Knights win in eight on Reese's single
Sat. May 11, 2013 at 12:30 a.m. | By Mike Duprez
North Davidson’s E.P. Reese hits the game-winning single in the bottom of the eighth inning in the Black Knights’ 2-1 win over Providence in the first round of the 4-A state playoffs on Friday in Welcome. (Photo by Mike Duprez/The Dispatch)
WELCOME | North Davidson’s baseball team kept staying alive by dodging bullets until the Black Knights’ E.P. Reese fired one of his own.
Reese singled with one out in the eighth to drive in Drew Beaver with the winning run as the Knights pulled out a dramatic 2-1 win over Providence in the first round of the 4-A state playoffs on Friday in Welcome.
North (17-8) won despite only collecting four hits and striking out 12 times. The Knights (17-8) will play at South Mecklenburg in the second round on Tuesday.
“Drew, Chase (Mitchell), our senior class, (Andrew) Mayton, Booger, also known as C.J. Rice, I can’t say enough about them,” said North coach Mike Meadows. “They kept us together. They didn’t panic. They stayed loose. It is what it is. That’s a very good team.”
And a team with a misleading 15-12 record that put a lot of pressure on the Knights.
“Very tough,” Reese said. “That made us go into extra innings, which is crazy.”
So was the ending.
Not only had the Knights got just four hits, they drew a mere one walk. But, oh, it was a big one.
When he came to the plate in the bottom of the eighth with one out, Beaver had had an awful night at the plate, striking out all three times against Providence starter Jimmy Doolittle. But the senior shortstop coaxed a walk out of reliever Tommy Dejuneas on a 3-2 pitch.
“I was just looking to be patient at the plate,” Beaver said. “I was swinging at a lot of things that weren’t strikes. I took the approach that I was going to take until I got a strike. Becoming a baserunner was the main thing in that situation.”
Reese was up next and his at-bat became ever the more important thanks to Beaver’s actions on the base paths. Beaver first stole second and advanced to third on a wild pitch.
And Reese, the only Knight who didn’t strike out, cashed in, ripping a 3-2 pitch up the middle for a base hit to win the game.
“When the pitcher pitched out and Drew got to third, I knew had to make contact,” Reese said. “Try to hit the ball up the middle or on the sides, anything hard to get it past them.”
Reese’s hit triggered a wild celebration after a win not unlike others the Knights have amassed over the years.
“I mean we weren’t sharp on the mound,” Meadows said. “We weren’t that sharp at the plate. We had a week off. We hit a lot but it wasn’t against live arms. I give a lot of credit to their No. 1. He had a great slider. He had a great split-finger and he got a bunch of swinging strikes.”
About all the Knights could manage off Doolittle was catcher Eric Morrow’s solo home run in the bottom of the second that gave the Knights a 1-0 lead. Doolittle struck out nine in 5 2/3 innings and gave up three hits.
Then the Knights had to go into survival mode and play a lot of defense as pitchers Josh Roberson and Andrew Mayton combined for only three strikeouts — two of them in the first inning.
The visiting Panthers did provide some help.
Andrew Moritz blasted a one-out triple in the top of the third. But then Austin Proehl, the son of former Carolina Panthers wide receiver Ricky Proehl, failed to get down a bunt on a suicide squeeze. Morrow easily ran down Moritz and tagged him out.
Providence (15-13) caught up when Roberson walked Dejuneas with the bases loaded. Shawn McConoughey then smacked a hard grounder deep in the hole at short, which Beaver came up with and made a strong throw to first, ending the inning.

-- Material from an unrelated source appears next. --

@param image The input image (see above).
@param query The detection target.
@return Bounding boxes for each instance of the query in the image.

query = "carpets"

Jake Holtzapple singled with one out in the fifth and after an errant pickoff throw, Meadows summoned Mayton from the bullpen. Holtzapple took third on a wild pitch and Mayton, who had inherited a 1-0 count, walked Patrick Ryan, who promptly stole second. Mayton got out of it by retiring Jack King on a shallow fly to right fielder Chris Cheek and Andrew Fishel on a grounder to Mitchell at first.
The Knights faced even more peril in the seventh.
Moritz singled with one out and moved to second on Proehl’s sacrifice. But when a pitch skipped off Morrow’s glove and rolled just a few feet away, Moritz tried to go to third. Morrow gunned him down with third baseman Preston Blake making the swipe tag. The hugeness of that play was evident when Dejuneas doubled off the left field fence, a hit that would have given Providence the lead. McConoughey was hit by a pitch but Mayton got Black on a shallow fly to end the inning.
Notes: Holtzapple and Moritz were both 2-for-3 … Providence stole four bases in four tries … The Panthers left 10 runners on base … Reese was 2-for-4 … Roberson allowed four hits and one run while striking three and walking three in 5 1/3 innings … Mayton pitched 2 2/3 shutout innings while allowing three hits and walking a batter with no strikeouts.